The net result of the contest was the destruction of the Confederate fleet. With that out of the way Farragut pushed on to New Orleans and with guns out for action, demanded the city's surrender.

Only one issue was possible, of course. The city was at Farragut's mercy. He could easily destroy it should it resist. It only remained for him to hoist the National flag over it and to send for General Butler's land force to occupy and possess the chief city of the South, which he did on the first of May.

Butler's rule in the city, where the white population at that time consisted chiefly of women and children, was harsh and even brutal—so harsh and so brutal in its attitude toward women as to offend sentiment both North and South, and in Europe.

He issued one order which could not have come from the headquarters of any man of soldierly instincts or gentle associations. By way of resenting the attitude and conduct of women toward a conquering soldiery, he put forth a decree in these words:

General Orders No. 28

Headquarters, Dept. of the Gulf,
New Orleans, May 15, 1862.

As the officers and soldiers of the United States have been subject to repeated insults from the women (calling themselves ladies) of New Orleans in return for the most scrupulous non-interference and courtesy on our part, it is ordered that hereafter when any female shall by word, gesture or movement, insult or show contempt for any officer or soldier of the United States, she shall be regarded and held liable to be treated as a woman of the town plying her avocation.

By order of Major-General Butler.

George C. Strong,

Assistant Adjutant General and
Chief of Staff.

It needs no argument and no exposition to show that in issuing this order Benjamin F. Butler deliberately gave license and authority to the most brutal impulses of the most degraded men under his command,—authorizing them to judge for themselves when they should choose to think themselves insulted "by word, gesture, or movement," and upon every such occasion, without further inquiry, and upon their own initiative, to treat every woman who had occasion to venture into the streets as "a woman of the town plying her avocation."

With the cynicism that had equipped him for practice in the criminal courts of Boston, Butler afterwards explained his order by saying that the only right way to treat "a woman of the town plying her avocation," is to pass her by unnoticed. But he perfectly knew that that was not what his order meant to his soldiery or what he meant it to mean.

The rigor of Butler's rule in New Orleans was in some other respects salutary. He wantonly imprisoned many citizens—men and women indifferently—without warrant or just cause, but apart from that he ruled the city to its advantage. In mortal dread of yellow fever, he cleaned New Orleans as it had never been cleaned before, and throughout a hot summer he kept the city healthier than it had ever been in all its history.
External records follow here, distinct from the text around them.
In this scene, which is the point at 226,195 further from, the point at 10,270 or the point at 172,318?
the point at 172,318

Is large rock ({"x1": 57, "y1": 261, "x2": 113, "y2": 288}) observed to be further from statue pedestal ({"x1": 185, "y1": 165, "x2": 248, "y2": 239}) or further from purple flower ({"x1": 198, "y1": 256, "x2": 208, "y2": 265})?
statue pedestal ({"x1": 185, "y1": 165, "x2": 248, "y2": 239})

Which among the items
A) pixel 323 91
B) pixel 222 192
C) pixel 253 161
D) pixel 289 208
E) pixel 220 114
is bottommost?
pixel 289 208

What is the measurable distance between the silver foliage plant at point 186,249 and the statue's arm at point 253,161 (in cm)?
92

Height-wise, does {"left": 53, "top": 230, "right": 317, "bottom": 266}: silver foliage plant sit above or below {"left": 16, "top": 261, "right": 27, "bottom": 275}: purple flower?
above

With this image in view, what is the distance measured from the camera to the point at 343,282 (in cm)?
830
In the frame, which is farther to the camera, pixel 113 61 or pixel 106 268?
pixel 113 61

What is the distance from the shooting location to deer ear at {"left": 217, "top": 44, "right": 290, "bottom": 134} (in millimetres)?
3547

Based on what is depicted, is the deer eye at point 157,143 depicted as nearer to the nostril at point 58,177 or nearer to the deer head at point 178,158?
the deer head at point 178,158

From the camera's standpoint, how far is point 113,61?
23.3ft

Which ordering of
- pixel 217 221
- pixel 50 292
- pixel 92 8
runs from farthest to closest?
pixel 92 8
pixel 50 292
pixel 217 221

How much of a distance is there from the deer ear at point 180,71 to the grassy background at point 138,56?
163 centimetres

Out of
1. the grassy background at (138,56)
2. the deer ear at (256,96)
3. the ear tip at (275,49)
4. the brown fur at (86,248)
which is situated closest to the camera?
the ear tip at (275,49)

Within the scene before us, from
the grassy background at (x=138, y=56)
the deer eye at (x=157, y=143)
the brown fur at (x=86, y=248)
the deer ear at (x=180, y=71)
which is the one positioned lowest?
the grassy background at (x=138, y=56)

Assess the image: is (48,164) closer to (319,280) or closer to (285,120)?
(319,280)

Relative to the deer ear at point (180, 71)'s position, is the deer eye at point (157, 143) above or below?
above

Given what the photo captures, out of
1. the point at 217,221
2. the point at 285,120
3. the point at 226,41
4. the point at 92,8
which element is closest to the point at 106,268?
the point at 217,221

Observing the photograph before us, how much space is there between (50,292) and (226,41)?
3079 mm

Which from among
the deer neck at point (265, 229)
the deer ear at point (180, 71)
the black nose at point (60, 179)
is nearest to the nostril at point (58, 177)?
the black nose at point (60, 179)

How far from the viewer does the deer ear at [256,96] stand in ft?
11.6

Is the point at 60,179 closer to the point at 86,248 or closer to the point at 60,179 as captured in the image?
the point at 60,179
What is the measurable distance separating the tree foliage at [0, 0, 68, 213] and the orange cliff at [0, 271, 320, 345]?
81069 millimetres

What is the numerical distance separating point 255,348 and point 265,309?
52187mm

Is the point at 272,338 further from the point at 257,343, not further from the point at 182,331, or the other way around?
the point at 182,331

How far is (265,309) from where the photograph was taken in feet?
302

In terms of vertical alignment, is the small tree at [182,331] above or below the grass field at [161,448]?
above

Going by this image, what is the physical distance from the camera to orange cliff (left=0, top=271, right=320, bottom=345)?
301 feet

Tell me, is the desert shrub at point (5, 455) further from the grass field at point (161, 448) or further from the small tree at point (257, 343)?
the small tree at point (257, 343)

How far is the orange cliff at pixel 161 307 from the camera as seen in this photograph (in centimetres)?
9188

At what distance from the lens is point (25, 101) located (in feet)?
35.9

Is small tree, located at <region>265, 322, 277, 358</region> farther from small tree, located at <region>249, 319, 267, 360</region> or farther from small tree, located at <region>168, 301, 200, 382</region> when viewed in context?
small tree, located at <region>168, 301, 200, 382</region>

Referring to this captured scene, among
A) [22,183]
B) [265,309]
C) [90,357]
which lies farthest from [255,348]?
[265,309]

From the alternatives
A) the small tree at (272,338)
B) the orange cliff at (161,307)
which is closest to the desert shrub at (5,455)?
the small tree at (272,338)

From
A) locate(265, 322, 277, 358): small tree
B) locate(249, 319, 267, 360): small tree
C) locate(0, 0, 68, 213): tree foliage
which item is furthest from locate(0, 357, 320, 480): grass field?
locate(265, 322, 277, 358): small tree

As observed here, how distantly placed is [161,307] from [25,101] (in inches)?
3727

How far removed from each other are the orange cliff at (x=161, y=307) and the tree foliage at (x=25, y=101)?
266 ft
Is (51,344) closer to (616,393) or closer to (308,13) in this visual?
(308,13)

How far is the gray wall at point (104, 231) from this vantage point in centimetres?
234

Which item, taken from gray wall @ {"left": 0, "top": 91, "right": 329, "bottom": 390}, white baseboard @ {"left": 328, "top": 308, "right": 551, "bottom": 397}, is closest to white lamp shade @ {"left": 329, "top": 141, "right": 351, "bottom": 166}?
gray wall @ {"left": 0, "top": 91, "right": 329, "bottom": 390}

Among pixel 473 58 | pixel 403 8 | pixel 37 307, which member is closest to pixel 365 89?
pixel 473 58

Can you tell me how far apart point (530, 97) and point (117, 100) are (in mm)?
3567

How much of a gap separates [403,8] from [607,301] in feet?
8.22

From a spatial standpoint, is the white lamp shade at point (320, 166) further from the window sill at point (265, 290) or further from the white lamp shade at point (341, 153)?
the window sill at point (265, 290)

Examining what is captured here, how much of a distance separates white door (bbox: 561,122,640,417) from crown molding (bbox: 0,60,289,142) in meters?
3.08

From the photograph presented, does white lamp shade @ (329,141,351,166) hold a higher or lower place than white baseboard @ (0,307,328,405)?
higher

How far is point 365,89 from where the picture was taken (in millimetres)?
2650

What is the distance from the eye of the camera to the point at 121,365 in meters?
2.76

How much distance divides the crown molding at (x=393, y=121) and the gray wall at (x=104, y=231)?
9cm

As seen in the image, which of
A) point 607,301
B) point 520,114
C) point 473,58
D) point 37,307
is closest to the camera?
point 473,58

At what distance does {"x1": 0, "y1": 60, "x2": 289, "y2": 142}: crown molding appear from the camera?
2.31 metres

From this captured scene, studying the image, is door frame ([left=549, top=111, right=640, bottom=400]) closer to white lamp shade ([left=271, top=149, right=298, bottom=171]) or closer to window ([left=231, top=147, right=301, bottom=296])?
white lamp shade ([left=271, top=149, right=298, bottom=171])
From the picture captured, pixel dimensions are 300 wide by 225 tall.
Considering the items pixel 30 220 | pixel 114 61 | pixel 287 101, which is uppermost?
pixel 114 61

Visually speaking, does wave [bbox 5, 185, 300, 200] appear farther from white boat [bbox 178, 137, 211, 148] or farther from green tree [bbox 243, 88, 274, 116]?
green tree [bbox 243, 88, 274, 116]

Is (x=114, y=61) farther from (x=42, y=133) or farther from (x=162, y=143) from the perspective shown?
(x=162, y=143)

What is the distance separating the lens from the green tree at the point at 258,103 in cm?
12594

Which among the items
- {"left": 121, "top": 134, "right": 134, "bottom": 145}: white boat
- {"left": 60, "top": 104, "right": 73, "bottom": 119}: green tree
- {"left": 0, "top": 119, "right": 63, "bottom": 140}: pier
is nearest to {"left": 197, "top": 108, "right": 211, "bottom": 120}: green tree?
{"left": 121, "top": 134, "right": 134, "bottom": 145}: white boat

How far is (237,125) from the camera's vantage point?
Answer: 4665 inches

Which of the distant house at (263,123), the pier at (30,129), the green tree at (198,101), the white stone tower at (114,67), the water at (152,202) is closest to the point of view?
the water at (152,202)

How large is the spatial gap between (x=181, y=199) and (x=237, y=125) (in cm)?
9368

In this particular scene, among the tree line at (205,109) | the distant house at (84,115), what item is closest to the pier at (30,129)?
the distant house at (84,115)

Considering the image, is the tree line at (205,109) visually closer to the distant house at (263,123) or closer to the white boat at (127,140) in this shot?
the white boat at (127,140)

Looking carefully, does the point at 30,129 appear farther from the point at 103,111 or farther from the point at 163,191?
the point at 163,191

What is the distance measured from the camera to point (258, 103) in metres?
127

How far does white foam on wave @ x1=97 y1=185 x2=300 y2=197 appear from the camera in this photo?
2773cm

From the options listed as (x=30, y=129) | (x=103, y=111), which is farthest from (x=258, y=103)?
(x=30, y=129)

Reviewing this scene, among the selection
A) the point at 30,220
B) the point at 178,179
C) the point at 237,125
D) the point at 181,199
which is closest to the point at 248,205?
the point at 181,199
Having thus completely achieved that "success" which the civilians of the Navy Department had "required" of him, Farragut was ambitious to accomplish more. He proposed further operations of like character against other Confederate ports from which commerce was being carried on in spite of the blockade. It was quite obvious that no blockade could stop this commerce on which the South so largely depended for its supplies. The only way in which the shutting in of the Confederacy could be made effective was to capture the defensive works of every Confederate port.

To that task Farragut earnestly desired to address himself. It was his purpose to make himself master of every Confederate seaport, relieve the blockading squadrons of their expensive, perilous, difficult, and ineffective work, and completely to seal the South against all outward or inward commerce with the world. His plan was to substitute the absolute possession of Confederate ports for their manifestly inefficient blockade. He asked permission, therefore, to proceed at once upon this mission, beginning with Mobile.